What to work on: Reproduce each of the items below word for word, without changing anything.

Records shown:
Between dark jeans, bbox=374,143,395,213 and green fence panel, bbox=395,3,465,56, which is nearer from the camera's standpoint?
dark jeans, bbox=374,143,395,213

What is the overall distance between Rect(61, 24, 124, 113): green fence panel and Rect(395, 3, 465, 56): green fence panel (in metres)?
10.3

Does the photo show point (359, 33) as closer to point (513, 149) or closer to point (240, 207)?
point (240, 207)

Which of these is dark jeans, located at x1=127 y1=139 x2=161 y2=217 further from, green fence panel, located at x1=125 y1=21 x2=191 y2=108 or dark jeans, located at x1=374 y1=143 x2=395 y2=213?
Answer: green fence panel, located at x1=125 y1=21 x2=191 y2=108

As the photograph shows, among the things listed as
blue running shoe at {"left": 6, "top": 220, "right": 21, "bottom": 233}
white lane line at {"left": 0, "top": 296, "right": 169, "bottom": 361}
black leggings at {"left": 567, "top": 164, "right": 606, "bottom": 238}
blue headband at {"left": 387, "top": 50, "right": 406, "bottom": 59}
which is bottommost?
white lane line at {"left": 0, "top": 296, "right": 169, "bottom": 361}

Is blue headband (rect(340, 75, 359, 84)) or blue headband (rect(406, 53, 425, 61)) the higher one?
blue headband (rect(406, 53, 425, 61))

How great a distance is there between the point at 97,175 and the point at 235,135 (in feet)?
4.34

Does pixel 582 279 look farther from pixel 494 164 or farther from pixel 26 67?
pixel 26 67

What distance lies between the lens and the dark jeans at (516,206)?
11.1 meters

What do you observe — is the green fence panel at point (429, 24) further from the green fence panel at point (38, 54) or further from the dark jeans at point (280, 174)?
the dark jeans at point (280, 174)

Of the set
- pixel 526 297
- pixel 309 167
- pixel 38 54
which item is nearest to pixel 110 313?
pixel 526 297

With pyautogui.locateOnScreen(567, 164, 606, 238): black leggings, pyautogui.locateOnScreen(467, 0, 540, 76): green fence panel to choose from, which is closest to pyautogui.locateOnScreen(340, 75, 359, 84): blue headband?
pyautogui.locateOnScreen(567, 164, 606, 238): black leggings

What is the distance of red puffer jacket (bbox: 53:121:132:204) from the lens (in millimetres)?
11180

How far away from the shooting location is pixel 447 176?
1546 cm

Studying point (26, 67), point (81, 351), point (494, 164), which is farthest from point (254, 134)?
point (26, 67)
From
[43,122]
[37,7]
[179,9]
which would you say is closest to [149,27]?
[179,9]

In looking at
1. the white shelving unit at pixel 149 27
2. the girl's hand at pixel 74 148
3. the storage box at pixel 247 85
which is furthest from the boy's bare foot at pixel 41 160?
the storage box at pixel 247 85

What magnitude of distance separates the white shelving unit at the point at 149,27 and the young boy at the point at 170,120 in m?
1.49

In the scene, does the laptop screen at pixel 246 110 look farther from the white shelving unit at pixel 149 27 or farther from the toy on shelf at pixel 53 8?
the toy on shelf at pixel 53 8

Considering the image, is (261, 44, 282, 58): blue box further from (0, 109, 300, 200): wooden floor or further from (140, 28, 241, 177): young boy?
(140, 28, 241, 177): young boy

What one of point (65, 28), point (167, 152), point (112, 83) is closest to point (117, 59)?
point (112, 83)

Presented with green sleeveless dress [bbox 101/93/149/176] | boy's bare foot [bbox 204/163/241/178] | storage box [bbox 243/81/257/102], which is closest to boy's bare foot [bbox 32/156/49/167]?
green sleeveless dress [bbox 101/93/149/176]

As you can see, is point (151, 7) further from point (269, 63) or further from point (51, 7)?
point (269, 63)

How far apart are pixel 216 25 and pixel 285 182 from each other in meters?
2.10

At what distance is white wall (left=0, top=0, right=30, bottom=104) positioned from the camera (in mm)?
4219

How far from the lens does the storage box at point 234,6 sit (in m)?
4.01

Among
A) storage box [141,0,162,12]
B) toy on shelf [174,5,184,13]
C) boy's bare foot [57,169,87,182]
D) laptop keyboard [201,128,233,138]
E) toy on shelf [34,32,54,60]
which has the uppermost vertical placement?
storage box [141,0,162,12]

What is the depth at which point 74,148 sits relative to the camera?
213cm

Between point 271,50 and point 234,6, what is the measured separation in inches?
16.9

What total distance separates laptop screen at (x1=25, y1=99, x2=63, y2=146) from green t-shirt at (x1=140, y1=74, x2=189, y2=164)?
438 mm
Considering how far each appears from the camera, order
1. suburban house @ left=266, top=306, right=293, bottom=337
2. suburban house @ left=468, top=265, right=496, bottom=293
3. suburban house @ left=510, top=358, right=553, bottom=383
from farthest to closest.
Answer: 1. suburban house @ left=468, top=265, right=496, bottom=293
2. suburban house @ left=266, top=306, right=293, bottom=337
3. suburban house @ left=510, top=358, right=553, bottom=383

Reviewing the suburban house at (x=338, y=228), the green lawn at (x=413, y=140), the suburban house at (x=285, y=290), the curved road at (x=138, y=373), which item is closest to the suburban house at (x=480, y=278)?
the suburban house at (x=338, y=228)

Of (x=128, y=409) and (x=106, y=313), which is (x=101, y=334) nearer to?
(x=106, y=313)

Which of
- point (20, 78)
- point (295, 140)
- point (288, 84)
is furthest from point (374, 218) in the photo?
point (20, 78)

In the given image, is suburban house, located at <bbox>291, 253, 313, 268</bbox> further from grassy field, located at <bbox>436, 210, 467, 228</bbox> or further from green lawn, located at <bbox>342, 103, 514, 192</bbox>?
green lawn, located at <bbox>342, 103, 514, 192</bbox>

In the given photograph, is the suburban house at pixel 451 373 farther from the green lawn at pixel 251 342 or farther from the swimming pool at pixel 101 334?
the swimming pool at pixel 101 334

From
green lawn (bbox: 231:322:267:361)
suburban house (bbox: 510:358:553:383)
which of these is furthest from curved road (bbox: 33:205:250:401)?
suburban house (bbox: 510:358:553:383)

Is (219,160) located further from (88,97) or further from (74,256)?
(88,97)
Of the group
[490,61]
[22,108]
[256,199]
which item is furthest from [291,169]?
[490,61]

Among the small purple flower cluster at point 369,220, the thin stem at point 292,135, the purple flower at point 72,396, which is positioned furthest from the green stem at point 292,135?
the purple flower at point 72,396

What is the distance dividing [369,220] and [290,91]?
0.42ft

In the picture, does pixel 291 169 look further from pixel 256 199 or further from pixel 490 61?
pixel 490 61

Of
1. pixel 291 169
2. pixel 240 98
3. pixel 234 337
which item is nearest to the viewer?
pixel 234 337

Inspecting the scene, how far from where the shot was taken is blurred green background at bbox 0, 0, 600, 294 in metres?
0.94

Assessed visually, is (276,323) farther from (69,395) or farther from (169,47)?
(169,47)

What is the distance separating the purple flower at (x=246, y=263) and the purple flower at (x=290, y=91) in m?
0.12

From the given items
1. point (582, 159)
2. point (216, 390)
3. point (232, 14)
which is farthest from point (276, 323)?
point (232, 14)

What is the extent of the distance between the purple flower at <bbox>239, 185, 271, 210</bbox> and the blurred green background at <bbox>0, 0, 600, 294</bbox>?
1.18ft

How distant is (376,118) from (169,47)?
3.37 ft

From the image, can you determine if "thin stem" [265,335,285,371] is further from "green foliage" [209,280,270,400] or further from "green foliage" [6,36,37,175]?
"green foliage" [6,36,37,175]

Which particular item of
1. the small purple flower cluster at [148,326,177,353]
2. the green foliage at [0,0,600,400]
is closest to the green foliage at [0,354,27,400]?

Answer for this exercise:
Between dark jeans, bbox=374,143,395,213 and green fence panel, bbox=395,3,465,56, which is nearer from the camera's standpoint?
dark jeans, bbox=374,143,395,213

What is the overall distance between Rect(61, 24, 124, 113): green fence panel and Rect(395, 3, 465, 56): green fence panel (in metres)?
10.3

Does the photo show point (359, 33) as closer to point (513, 149) or closer to point (240, 207)?
point (240, 207)

Which of these is dark jeans, located at x1=127 y1=139 x2=161 y2=217 further from, green fence panel, located at x1=125 y1=21 x2=191 y2=108 or dark jeans, located at x1=374 y1=143 x2=395 y2=213?
Answer: green fence panel, located at x1=125 y1=21 x2=191 y2=108

As the photograph shows, among the things listed as
blue running shoe at {"left": 6, "top": 220, "right": 21, "bottom": 233}
white lane line at {"left": 0, "top": 296, "right": 169, "bottom": 361}
black leggings at {"left": 567, "top": 164, "right": 606, "bottom": 238}
blue headband at {"left": 387, "top": 50, "right": 406, "bottom": 59}
which is bottommost?
white lane line at {"left": 0, "top": 296, "right": 169, "bottom": 361}

Is blue headband (rect(340, 75, 359, 84)) or blue headband (rect(406, 53, 425, 61)) the higher one?
blue headband (rect(406, 53, 425, 61))

How great a distance is there between the point at 97,175 and the point at 235,135 (in feet)?
4.34

Does pixel 582 279 look farther from pixel 494 164 or farther from pixel 26 67?
pixel 26 67

What distance lies between the lens and the dark jeans at (516,206)?
11.1 meters

What do you observe — is the green fence panel at point (429, 24) further from the green fence panel at point (38, 54) or further from the dark jeans at point (280, 174)?
the dark jeans at point (280, 174)

Of the set
- pixel 526 297
- pixel 309 167
- pixel 38 54
which item is nearest to pixel 110 313?
pixel 526 297

With pyautogui.locateOnScreen(567, 164, 606, 238): black leggings, pyautogui.locateOnScreen(467, 0, 540, 76): green fence panel to choose from, which is closest to pyautogui.locateOnScreen(340, 75, 359, 84): blue headband?
pyautogui.locateOnScreen(567, 164, 606, 238): black leggings

What is the distance of red puffer jacket (bbox: 53:121:132:204) from the lens (in millimetres)?
11180

How far away from the shooting location is pixel 447 176?
1546 cm

Studying point (26, 67), point (81, 351), point (494, 164), which is farthest from point (254, 134)?
point (26, 67)
From
[43,122]
[37,7]
[179,9]
which would you say is closest to [149,27]?
[179,9]

In looking at
1. the white shelving unit at pixel 149 27
2. the girl's hand at pixel 74 148
3. the storage box at pixel 247 85
which is furthest from the boy's bare foot at pixel 41 160?
the storage box at pixel 247 85

What magnitude of distance separates the white shelving unit at the point at 149,27 and the young boy at the point at 170,120 in m?
1.49

In the scene, does the laptop screen at pixel 246 110 look farther from the white shelving unit at pixel 149 27 or farther from the toy on shelf at pixel 53 8?
the toy on shelf at pixel 53 8

Considering the image, is (261, 44, 282, 58): blue box further from (0, 109, 300, 200): wooden floor or further from (140, 28, 241, 177): young boy?
(140, 28, 241, 177): young boy

What one of point (65, 28), point (167, 152), point (112, 83) is closest to point (117, 59)?
point (112, 83)

Presented with green sleeveless dress [bbox 101/93/149/176] | boy's bare foot [bbox 204/163/241/178] | storage box [bbox 243/81/257/102], which is closest to boy's bare foot [bbox 32/156/49/167]?
green sleeveless dress [bbox 101/93/149/176]

As you can see, is point (151, 7) further from point (269, 63) or further from point (51, 7)?
point (269, 63)

How far apart are pixel 216 25 and pixel 285 182 from each other in meters?
2.10

At what distance is white wall (left=0, top=0, right=30, bottom=104) positioned from the camera (in mm)?
4219

How far from the lens does the storage box at point 234,6 sit (in m)?
4.01

Among
A) storage box [141,0,162,12]
B) toy on shelf [174,5,184,13]
C) boy's bare foot [57,169,87,182]
D) laptop keyboard [201,128,233,138]
E) toy on shelf [34,32,54,60]
which has the uppermost vertical placement?
storage box [141,0,162,12]

What is the depth at which point 74,148 sits relative to the camera?
213cm

Between point 271,50 and point 234,6, what is the measured separation in inches?
16.9

What total distance separates laptop screen at (x1=25, y1=99, x2=63, y2=146) from green t-shirt at (x1=140, y1=74, x2=189, y2=164)?
438 mm
Considering how far each appears from the camera, order
1. suburban house @ left=266, top=306, right=293, bottom=337
2. suburban house @ left=468, top=265, right=496, bottom=293
3. suburban house @ left=510, top=358, right=553, bottom=383
from farthest to closest.
Answer: 1. suburban house @ left=468, top=265, right=496, bottom=293
2. suburban house @ left=266, top=306, right=293, bottom=337
3. suburban house @ left=510, top=358, right=553, bottom=383

Reviewing the suburban house at (x=338, y=228), the green lawn at (x=413, y=140), the suburban house at (x=285, y=290), the curved road at (x=138, y=373), which item is closest to the suburban house at (x=480, y=278)?
the suburban house at (x=338, y=228)

Of (x=128, y=409) and (x=106, y=313), which is (x=101, y=334) nearer to?
(x=106, y=313)

Which of
- point (20, 78)
- point (295, 140)
- point (288, 84)
is furthest from point (374, 218) in the photo?
point (20, 78)

In the given image, is suburban house, located at <bbox>291, 253, 313, 268</bbox> further from grassy field, located at <bbox>436, 210, 467, 228</bbox> or further from green lawn, located at <bbox>342, 103, 514, 192</bbox>?
green lawn, located at <bbox>342, 103, 514, 192</bbox>

In the given photograph, is the suburban house at pixel 451 373 farther from the green lawn at pixel 251 342 or farther from the swimming pool at pixel 101 334?
the swimming pool at pixel 101 334

From
green lawn (bbox: 231:322:267:361)
suburban house (bbox: 510:358:553:383)
which of these is furthest from curved road (bbox: 33:205:250:401)?
suburban house (bbox: 510:358:553:383)

Is (219,160) located further from (88,97) or further from (74,256)?
(88,97)
Of the group
[490,61]
[22,108]
[256,199]
which item is furthest from [291,169]?
[490,61]

Among the small purple flower cluster at point 369,220, the thin stem at point 292,135, the purple flower at point 72,396, which is positioned furthest from the green stem at point 292,135?
the purple flower at point 72,396

What is the distance dividing [369,220] and [290,91]?
0.42ft

In the picture, does pixel 291 169 look further from pixel 256 199 or further from pixel 490 61?
pixel 490 61

Of
1. pixel 291 169
2. pixel 240 98
3. pixel 234 337
which item is nearest to the viewer?
pixel 234 337

Inspecting the scene, how far from where the shot was taken is blurred green background at bbox 0, 0, 600, 294 in metres?
0.94

Assessed visually, is (276,323) farther from (69,395) or farther from (169,47)?
(169,47)

What is the distance separating the purple flower at (x=246, y=263) and the purple flower at (x=290, y=91) in m?
0.12

From the given items
1. point (582, 159)
2. point (216, 390)
3. point (232, 14)
which is farthest from point (276, 323)?
point (232, 14)

What is the extent of the distance between the purple flower at <bbox>239, 185, 271, 210</bbox> and the blurred green background at <bbox>0, 0, 600, 294</bbox>?
1.18ft

How distant is (376,118) from (169,47)?
3.37 ft

From the image, can you determine if "thin stem" [265,335,285,371] is further from "green foliage" [209,280,270,400] or further from "green foliage" [6,36,37,175]?
"green foliage" [6,36,37,175]

Which particular item of
1. the small purple flower cluster at [148,326,177,353]
2. the green foliage at [0,0,600,400]
is closest to the green foliage at [0,354,27,400]?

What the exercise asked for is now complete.